Стало слышно о погромах, самосудах над врагами народной власти. В доме на противоположном углу громили винную лавку. Пьяные погромщики внутренним ходом проникли в плотно закрытый с улицы двор к складу. Сорвали замки. Пили из горлышек, били посуду, ломали полки, разбивали бочки. Вино полилось из-под ворот на улицу и по булыжнику в кювет. Пили, черпая ладонями, лежа на животе, сосали из лужи. Разгоняли [погромщиков] солдаты. В другой раз, привлеченный криками на улице “Стой!”, “Держи!”, я выскочил на балкон. Серединой улицы бежал, отчаянно работая ногами и руками, тяжело дышавший мужчина в черном, без шапки. Догонявшие отстали от него на значительное расстояние. Наперерез бежавшему бросился с правого тротуара мужчина. Бежавший метнулся от него, но был задержан людьми с левого тротуара. Сделал попытку вырваться, но его скрутили. Подбежали догонявшие. На некоторое время всё застыло, как стоп-кадр. Подбежавшие осатанело заорали в лицо задержанному… Кто-то ударил его по голове. Начали бить и, сбив, страшно завопили. Больше я его не видел… Из толпы вылетели куски одежды. Толпа, крича, странно перемещалась и прыгала на месте. Потом стала затихать и расступаться, глядя в середину. Кто-то побежал. А затем все отступили к тротуарам, оглядывая сапоги, брюки, сплевывая… На мостовой лежало грязно-черное месиво с очертаниями человека… От него шли черные густые следы, исчезавшие у тротуаров… Все произошло очень быстро… И я не понял: куда делся бежавший, которого задержали? Что сделал? Кто его догонял? Было ли все это?

Как шло учение и чем закончился учебный год, я совершенно не помню.

Отец снял дачу у Волги, выше города. Свежий, нарядный дом стоял среди смешанного леса и кустарника рядом с другими такими же участками за новенькими заборами. Много тени, сыро, прохладно и комары. Перед верандой расчищена площадка для крокета, где мы и торчали с утра до вечера. Ходили к Волге просекой. Берег каменистый, с большими деревьями. Много черной ежевики. Купальни, мостки с лодками, пристань дачных пароходов. Товарищей мало. Чинная, порядочная дачная жизнь. Весело было на Петра и Павла, как я о том писал выше.

Отец в ту навигацию на “Александре” плавал редко: много дел и забот в городе.

● УСЛОВИЯ ЗАДАНИЯ:
[1] Согласуются ли с отрывком утверждения (а), (б), (в)? Для каждого ответьте «да» или «нет» и приведите решающие слова отрывка точной цитатой.
(а) Погромщики попали во двор к складу через внутренний ход.
(б) Погромщиков разгоняла полиция.
(в) Берег Волги у дачи был песчаным.
[2] Перескажите кратким списком абзац отрывка, который начинается словами «Отец снял дачу у Волги», и сохраните его основные факты.
Строки для этой работы не нужны.

● РАЗДЕЛ ДАННЫХ:
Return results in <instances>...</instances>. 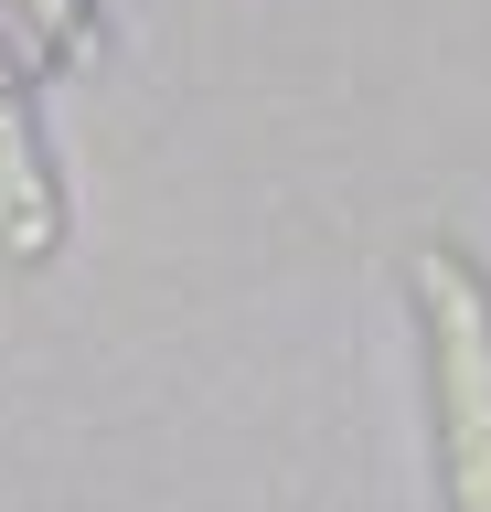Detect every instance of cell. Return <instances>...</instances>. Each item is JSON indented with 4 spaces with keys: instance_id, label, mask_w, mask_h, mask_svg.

● ОТВЕТЫ К ЗАДАНИЯМ:
[1]
(а) Да: «Пьяные погромщики внутренним ходом проникли в плотно закрытый с улицы двор к складу».
(б) Нет: «Разгоняли [погромщиков] солдаты».
(в) Нет: «Берег каменистый, с большими деревьями».

[2]
- Отец снял дачу у Волги, выше города.
- Новый дом стоял среди смешанного леса и кустарника, рядом с такими же участками за новыми заборами.
- Там было тенисто, сыро и прохладно, было много комаров.
- Перед верандой была площадка для крокета, на которой проводили время с утра до вечера.
- К Волге ходили просекой. Берег был каменистый, с большими деревьями и черной ежевикой.
- У воды были купальни, мостки с лодками и пристань дачных пароходов.
- Товарищей было мало, жизнь шла чинная и порядочная; весело было на Петра и Павла.